Azure Cosmos DB throttling happens when your workload consumes more Request Units than provisioned in a given second. The service returns 429 errors and your application retries automatically, but sustained throttling signals a provisioning or partitioning problem that directly impacts latency and cost. According to the Azure Cosmos DB capacity calculator documentation, a single point write consumes approximately 5 RUs, while a 1 KB document read consumes 1 RU, meaning even moderate workloads can quickly exhaust a small provisioned throughput allocation.
This tutorial covers how to monitor Request Unit consumption, detect throttling patterns, and identify hot partitions using Azure Monitor, diagnostic logs, and Kusto queries. By the end, you will know how to set up alerts that catch throttling early and understand what the metrics actually mean in production.
Prerequisites
Before you begin, ensure you have the following:
- An active Azure subscription with at least one Cosmos DB account deployed
- Contributor or Owner role on the Cosmos DB account to access metrics and configure diagnostics
- Azure Monitor or a Log Analytics workspace enabled for diagnostic log ingestion
- Basic familiarity with Azure Portal navigation and Kusto Query Language (KQL) for log queries
- Optional: Azure CLI or PowerShell installed if you prefer command line configuration
Step 1: Understand Request Units and Why They Matter
A Request Unit (RU) is the abstraction Cosmos DB uses to bill compute, memory, and IOPS as a single number. Every database operation, from a simple point read to a complex query with multiple filters, consumes a measurable number of RUs. You provision throughput in units of RU/s (Request Units per second), and Cosmos DB guarantees that throughput as long as your workload does not exceed it.
When you provision 400 RU/s on a container, you can consume up to 400 RUs in any given second.
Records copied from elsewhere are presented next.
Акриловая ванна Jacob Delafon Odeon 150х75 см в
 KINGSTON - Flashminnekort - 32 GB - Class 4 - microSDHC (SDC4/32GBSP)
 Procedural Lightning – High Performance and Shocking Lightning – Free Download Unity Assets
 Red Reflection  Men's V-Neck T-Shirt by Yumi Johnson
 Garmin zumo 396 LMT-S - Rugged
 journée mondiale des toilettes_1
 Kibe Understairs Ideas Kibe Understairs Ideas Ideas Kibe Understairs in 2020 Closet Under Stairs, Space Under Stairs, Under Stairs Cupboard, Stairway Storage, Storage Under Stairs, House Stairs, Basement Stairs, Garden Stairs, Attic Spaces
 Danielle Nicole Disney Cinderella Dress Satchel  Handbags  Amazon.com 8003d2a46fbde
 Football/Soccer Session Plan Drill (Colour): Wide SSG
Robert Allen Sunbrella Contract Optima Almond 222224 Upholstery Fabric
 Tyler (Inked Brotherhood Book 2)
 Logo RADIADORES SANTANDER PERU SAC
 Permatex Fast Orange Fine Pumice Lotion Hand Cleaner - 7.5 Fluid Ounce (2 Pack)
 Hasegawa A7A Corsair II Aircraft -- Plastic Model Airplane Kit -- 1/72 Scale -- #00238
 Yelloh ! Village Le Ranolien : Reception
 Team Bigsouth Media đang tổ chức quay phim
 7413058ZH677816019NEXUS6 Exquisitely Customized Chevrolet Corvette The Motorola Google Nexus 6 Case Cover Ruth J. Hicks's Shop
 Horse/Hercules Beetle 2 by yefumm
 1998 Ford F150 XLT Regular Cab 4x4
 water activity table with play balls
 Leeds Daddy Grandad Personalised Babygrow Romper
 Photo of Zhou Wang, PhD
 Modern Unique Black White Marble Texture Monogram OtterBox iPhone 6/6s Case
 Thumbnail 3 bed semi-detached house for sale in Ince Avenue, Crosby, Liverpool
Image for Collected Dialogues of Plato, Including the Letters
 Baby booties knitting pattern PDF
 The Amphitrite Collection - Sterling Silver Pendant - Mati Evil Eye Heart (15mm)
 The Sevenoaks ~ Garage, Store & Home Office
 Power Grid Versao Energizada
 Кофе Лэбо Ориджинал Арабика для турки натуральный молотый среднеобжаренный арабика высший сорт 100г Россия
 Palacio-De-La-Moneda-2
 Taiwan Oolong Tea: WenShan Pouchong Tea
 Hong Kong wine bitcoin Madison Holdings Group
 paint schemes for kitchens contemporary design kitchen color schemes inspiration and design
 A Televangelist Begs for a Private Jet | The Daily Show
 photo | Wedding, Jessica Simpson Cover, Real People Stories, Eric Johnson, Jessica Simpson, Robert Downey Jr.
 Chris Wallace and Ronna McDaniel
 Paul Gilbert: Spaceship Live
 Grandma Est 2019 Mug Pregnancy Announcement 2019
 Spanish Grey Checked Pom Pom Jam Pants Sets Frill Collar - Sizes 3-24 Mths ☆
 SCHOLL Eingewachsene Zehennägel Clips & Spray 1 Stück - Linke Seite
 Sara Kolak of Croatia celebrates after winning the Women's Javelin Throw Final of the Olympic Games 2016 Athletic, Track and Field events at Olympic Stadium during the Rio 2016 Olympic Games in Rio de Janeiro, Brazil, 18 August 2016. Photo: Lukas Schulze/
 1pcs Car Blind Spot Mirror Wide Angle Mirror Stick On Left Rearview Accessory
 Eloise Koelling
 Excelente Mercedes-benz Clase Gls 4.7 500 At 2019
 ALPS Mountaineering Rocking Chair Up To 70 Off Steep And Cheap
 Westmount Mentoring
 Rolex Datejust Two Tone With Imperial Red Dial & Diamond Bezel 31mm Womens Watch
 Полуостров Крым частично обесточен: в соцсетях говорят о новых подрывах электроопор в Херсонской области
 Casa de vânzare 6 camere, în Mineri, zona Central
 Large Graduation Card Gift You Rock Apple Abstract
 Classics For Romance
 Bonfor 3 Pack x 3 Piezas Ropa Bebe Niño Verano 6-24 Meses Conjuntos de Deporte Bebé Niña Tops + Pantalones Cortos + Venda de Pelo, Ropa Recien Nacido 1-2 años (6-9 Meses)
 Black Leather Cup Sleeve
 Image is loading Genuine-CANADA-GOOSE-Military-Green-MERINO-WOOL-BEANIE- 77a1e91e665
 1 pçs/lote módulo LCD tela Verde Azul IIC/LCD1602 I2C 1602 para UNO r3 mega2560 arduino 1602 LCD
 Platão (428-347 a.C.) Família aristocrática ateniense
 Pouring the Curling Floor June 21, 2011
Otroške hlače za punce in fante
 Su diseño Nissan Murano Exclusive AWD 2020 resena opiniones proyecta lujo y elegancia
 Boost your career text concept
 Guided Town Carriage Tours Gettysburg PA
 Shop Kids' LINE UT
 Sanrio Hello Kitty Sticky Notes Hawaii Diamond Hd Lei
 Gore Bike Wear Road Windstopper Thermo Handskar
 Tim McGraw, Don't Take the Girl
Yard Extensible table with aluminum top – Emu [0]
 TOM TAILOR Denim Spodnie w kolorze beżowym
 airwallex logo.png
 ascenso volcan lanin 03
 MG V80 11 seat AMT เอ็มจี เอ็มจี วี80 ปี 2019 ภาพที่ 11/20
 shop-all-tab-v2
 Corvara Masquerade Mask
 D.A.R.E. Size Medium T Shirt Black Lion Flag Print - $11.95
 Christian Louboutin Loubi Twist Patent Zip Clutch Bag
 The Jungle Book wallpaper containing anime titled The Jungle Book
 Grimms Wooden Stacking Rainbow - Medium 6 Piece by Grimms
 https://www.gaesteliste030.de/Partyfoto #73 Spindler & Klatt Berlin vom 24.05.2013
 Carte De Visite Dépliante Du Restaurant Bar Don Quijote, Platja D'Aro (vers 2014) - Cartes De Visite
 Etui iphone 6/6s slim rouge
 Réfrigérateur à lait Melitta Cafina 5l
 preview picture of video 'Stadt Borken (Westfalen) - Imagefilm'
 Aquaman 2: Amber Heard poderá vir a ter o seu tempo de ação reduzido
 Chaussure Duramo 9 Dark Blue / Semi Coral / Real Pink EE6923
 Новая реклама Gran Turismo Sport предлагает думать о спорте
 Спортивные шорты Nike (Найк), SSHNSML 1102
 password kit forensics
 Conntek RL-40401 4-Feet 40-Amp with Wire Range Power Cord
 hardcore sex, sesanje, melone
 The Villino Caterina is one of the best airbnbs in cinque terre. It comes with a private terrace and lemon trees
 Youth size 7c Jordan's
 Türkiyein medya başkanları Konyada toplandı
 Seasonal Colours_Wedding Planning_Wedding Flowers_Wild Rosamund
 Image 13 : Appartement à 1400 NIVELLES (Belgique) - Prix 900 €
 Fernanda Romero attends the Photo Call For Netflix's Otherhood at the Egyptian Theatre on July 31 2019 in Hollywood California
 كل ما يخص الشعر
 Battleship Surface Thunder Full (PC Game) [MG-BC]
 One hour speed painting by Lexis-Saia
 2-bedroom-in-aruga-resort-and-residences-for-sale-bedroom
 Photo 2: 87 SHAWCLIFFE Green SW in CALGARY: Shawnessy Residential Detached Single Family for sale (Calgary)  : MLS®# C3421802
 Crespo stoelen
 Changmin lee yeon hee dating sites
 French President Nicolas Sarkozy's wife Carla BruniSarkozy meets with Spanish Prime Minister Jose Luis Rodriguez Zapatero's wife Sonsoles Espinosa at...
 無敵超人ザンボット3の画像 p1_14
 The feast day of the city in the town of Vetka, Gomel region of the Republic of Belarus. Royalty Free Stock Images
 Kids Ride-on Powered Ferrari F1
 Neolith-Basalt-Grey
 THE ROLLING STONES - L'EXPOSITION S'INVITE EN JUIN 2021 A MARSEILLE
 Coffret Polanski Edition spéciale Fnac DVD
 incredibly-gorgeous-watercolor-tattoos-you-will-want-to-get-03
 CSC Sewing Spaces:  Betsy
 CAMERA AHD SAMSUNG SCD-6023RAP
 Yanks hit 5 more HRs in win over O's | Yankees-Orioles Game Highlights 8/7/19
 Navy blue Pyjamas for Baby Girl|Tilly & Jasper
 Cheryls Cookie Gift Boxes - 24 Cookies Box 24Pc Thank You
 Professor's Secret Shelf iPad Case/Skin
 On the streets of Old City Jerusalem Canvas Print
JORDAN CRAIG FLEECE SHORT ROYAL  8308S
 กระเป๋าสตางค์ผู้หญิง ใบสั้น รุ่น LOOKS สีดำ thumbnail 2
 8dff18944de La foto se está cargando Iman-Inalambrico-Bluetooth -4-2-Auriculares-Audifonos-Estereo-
If your application attempts to use 500 RUs in one second, Cosmos DB returns a 429 status code (rate limited) on the requests that pushed consumption above 400. The Cosmos DB SDKs automatically retry these requests with exponential backoff, but the underlying issue, overconsumption, remains.
Throttling is not always a problem. A small percentage of 429 responses (1 to 5%) is normal and often a sign that you are efficiently using your provisioned capacity. Sustained throttling above 5%, however, indicates that your workload consistently exceeds what you provisioned, leading to increased latency, failed requests, and a poor user experience.
Understanding RU consumption patterns is the first step to reducing throttling. A hot partition, where one logical partition key consumes most of your RU/s, can cause throttling even when your total provisioned throughput is underutilized. Similarly, large queries, high volume writes, or indexing overhead from complex queries can spike RU consumption unexpectedly.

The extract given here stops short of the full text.